#### Task details
In the data from the line with "Does the orange" to the line with "92.5 inches", switch "black tail hair" to "dark tail hair" and give back only those lines, with everything else unchanged.

#### Material to process

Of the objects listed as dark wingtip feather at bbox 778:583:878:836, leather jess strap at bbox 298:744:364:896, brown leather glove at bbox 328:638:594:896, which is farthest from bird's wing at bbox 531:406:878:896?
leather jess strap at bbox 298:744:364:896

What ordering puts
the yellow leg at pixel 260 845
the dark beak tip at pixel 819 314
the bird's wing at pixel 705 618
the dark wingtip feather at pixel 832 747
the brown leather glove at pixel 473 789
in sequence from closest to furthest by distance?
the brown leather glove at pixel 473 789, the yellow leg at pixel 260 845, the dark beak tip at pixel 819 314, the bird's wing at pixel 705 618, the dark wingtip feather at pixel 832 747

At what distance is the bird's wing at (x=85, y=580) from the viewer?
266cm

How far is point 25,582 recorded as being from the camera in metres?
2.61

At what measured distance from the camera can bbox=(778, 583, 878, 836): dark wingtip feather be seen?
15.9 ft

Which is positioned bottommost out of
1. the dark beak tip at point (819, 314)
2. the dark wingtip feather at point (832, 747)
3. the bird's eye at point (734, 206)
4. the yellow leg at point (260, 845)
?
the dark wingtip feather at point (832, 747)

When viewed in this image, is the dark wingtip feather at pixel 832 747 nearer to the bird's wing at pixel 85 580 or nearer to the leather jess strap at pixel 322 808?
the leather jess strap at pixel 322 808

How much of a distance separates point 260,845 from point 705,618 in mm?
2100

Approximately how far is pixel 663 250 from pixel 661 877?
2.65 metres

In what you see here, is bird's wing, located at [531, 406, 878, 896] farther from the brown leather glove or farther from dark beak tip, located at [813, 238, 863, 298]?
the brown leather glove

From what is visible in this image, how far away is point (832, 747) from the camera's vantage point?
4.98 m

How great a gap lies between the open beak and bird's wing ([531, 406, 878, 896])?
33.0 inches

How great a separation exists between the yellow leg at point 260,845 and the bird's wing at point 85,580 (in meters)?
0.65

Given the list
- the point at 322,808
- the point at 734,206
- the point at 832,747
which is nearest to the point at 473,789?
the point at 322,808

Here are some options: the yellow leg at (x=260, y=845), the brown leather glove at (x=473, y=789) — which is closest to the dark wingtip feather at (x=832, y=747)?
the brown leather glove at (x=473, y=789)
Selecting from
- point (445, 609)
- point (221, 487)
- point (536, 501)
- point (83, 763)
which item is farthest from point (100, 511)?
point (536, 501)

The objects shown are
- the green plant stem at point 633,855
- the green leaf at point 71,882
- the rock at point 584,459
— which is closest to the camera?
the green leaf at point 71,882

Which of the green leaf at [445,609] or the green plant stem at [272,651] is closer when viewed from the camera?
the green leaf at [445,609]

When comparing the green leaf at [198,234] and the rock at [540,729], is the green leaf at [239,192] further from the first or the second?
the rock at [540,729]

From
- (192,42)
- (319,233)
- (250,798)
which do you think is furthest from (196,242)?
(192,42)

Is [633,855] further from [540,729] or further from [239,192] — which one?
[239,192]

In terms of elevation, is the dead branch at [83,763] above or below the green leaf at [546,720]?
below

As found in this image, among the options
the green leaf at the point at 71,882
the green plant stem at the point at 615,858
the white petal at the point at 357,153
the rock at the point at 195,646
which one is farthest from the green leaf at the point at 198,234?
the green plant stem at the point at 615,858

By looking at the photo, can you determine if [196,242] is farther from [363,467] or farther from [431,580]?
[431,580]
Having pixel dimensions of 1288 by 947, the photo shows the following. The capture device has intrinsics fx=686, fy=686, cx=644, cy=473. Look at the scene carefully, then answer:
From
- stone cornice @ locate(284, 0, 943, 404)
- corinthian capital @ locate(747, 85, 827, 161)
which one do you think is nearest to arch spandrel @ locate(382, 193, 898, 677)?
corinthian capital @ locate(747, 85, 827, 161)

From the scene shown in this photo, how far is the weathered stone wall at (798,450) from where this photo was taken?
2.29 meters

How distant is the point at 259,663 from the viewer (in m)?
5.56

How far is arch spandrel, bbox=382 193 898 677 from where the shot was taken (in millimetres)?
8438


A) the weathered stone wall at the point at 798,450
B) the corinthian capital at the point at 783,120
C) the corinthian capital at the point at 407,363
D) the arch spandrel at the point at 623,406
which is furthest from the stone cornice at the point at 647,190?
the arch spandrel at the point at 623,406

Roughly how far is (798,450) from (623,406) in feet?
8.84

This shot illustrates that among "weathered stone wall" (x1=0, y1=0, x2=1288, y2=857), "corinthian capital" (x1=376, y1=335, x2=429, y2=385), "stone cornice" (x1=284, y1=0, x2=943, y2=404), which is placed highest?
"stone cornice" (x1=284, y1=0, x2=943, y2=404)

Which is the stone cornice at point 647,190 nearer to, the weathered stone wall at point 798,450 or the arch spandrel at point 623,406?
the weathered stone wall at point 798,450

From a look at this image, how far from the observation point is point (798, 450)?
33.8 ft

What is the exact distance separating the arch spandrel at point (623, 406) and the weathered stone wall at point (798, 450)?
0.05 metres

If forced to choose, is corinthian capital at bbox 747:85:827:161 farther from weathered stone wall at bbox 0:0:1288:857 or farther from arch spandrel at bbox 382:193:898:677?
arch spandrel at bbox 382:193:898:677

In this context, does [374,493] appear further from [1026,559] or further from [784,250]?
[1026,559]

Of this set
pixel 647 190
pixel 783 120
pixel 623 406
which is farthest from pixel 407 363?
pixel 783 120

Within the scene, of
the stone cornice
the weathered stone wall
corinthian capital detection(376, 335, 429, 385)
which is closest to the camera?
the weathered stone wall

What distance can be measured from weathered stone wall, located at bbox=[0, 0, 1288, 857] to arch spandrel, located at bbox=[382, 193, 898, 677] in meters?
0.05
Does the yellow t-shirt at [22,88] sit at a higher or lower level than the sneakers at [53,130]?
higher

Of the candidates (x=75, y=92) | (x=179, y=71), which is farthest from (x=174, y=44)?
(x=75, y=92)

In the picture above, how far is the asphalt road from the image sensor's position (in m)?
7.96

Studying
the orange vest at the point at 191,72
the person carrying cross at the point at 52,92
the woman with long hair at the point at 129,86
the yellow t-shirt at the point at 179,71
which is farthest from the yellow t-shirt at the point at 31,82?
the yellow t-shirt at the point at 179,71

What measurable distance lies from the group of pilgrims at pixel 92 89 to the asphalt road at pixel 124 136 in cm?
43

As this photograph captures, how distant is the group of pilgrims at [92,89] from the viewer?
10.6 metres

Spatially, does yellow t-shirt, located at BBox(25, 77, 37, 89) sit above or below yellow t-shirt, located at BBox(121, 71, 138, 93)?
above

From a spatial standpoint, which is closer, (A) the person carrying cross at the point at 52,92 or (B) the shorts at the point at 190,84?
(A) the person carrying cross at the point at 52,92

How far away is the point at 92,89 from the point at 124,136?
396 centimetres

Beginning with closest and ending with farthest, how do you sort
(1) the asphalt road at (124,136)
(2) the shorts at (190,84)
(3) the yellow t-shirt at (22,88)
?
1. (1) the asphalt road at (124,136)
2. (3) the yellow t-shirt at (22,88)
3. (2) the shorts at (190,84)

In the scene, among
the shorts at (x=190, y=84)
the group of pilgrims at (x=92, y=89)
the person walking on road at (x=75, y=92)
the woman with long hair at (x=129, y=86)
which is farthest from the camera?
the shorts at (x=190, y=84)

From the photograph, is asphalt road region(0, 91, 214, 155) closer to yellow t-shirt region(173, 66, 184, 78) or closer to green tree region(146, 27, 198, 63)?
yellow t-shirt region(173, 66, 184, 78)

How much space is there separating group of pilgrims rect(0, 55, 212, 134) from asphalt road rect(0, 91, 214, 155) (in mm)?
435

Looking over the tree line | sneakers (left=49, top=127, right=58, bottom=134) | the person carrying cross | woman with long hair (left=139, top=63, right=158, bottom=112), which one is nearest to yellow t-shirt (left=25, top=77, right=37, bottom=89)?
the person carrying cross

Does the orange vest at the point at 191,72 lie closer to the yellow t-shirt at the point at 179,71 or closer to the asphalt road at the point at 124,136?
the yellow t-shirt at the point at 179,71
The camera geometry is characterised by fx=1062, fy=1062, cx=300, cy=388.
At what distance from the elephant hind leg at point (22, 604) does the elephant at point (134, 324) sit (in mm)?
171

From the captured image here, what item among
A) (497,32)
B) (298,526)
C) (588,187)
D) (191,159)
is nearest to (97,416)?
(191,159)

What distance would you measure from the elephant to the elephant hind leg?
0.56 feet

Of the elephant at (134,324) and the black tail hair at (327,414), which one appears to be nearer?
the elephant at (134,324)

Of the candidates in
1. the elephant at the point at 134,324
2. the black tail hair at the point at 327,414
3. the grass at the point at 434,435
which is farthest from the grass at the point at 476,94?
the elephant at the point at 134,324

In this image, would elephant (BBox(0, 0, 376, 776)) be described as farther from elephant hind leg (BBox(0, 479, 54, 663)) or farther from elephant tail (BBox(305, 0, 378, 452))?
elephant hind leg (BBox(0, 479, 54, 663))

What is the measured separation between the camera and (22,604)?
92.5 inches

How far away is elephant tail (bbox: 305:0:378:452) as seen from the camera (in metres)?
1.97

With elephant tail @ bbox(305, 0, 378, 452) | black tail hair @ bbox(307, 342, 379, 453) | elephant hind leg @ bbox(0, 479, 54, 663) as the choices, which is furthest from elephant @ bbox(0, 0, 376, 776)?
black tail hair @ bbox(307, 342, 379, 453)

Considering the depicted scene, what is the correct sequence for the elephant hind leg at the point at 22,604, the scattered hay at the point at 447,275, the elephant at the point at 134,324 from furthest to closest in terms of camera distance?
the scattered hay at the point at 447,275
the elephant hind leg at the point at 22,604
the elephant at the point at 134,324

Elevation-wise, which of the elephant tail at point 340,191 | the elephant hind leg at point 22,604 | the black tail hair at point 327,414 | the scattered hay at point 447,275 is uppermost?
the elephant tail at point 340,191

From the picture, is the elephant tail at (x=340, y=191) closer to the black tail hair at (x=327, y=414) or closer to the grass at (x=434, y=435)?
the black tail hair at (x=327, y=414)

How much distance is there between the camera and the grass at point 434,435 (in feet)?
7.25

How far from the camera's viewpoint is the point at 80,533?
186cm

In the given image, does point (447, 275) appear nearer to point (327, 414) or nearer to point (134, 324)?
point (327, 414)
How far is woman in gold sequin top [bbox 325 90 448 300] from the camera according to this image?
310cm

#### Correct response
Does the orange vest at the point at 191,72 lie closer to the yellow t-shirt at the point at 179,71 or closer to the asphalt road at the point at 124,136?
the yellow t-shirt at the point at 179,71
The camera geometry is characterised by fx=1062, fy=1062, cx=300, cy=388.
At what distance from the elephant hind leg at point (22, 604) does the elephant at point (134, 324) sit (in mm)?
171

From the captured image here, what item among
A) (497,32)
B) (298,526)
C) (588,187)
D) (191,159)
is nearest to (97,416)?
(191,159)

What distance would you measure from the elephant to the elephant hind leg?
0.56 feet

Of the elephant at (134,324) and the dark tail hair at (327,414), which one appears to be nearer?
the elephant at (134,324)

Of the candidates in
1. the elephant at the point at 134,324
2. the dark tail hair at the point at 327,414
3. the grass at the point at 434,435
which is farthest from the grass at the point at 476,94?
the elephant at the point at 134,324

In this image, would elephant (BBox(0, 0, 376, 776)) be described as farther from elephant hind leg (BBox(0, 479, 54, 663)) or farther from elephant tail (BBox(305, 0, 378, 452))?
elephant hind leg (BBox(0, 479, 54, 663))

What is the measured separation between the camera and (22,604)?
92.5 inches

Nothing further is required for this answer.